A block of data
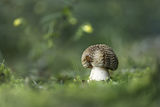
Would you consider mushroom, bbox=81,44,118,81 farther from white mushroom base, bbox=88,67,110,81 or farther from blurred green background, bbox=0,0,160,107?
blurred green background, bbox=0,0,160,107

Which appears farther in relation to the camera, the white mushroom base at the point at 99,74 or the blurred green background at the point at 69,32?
the blurred green background at the point at 69,32

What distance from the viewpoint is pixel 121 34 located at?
8.81m

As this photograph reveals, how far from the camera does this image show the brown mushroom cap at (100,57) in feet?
10.2

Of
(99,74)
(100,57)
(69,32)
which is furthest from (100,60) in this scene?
(69,32)

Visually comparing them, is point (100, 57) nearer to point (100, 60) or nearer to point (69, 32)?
point (100, 60)

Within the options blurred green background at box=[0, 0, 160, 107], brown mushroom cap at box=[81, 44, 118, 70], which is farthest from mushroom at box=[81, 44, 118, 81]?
blurred green background at box=[0, 0, 160, 107]

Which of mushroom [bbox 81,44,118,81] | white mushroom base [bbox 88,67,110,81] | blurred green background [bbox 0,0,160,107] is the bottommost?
white mushroom base [bbox 88,67,110,81]

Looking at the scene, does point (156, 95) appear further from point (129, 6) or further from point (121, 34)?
point (129, 6)

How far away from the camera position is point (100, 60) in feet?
10.2

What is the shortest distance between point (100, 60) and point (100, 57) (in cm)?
3

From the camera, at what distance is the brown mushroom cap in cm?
312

## Given request
Only the lines from the one that contains "Within the options" to the end of the data should be output, exactly as they appear.

## Response
Within the options blurred green background at box=[0, 0, 160, 107], brown mushroom cap at box=[81, 44, 118, 70], which is farthest from mushroom at box=[81, 44, 118, 81]?
blurred green background at box=[0, 0, 160, 107]

Which of mushroom [bbox 81,44,118,81] | white mushroom base [bbox 88,67,110,81] | blurred green background [bbox 0,0,160,107] is the bottommost?
white mushroom base [bbox 88,67,110,81]

Looking at the scene, does point (156, 95) appear further from point (129, 6) or further from point (121, 34)?
point (129, 6)

How far away from the camera position is point (100, 60) in feet?
10.2

What is the shortest distance between point (100, 60) and point (100, 57) (in cm)?
3

From the camera, at what distance is the brown mushroom cap in cm?
312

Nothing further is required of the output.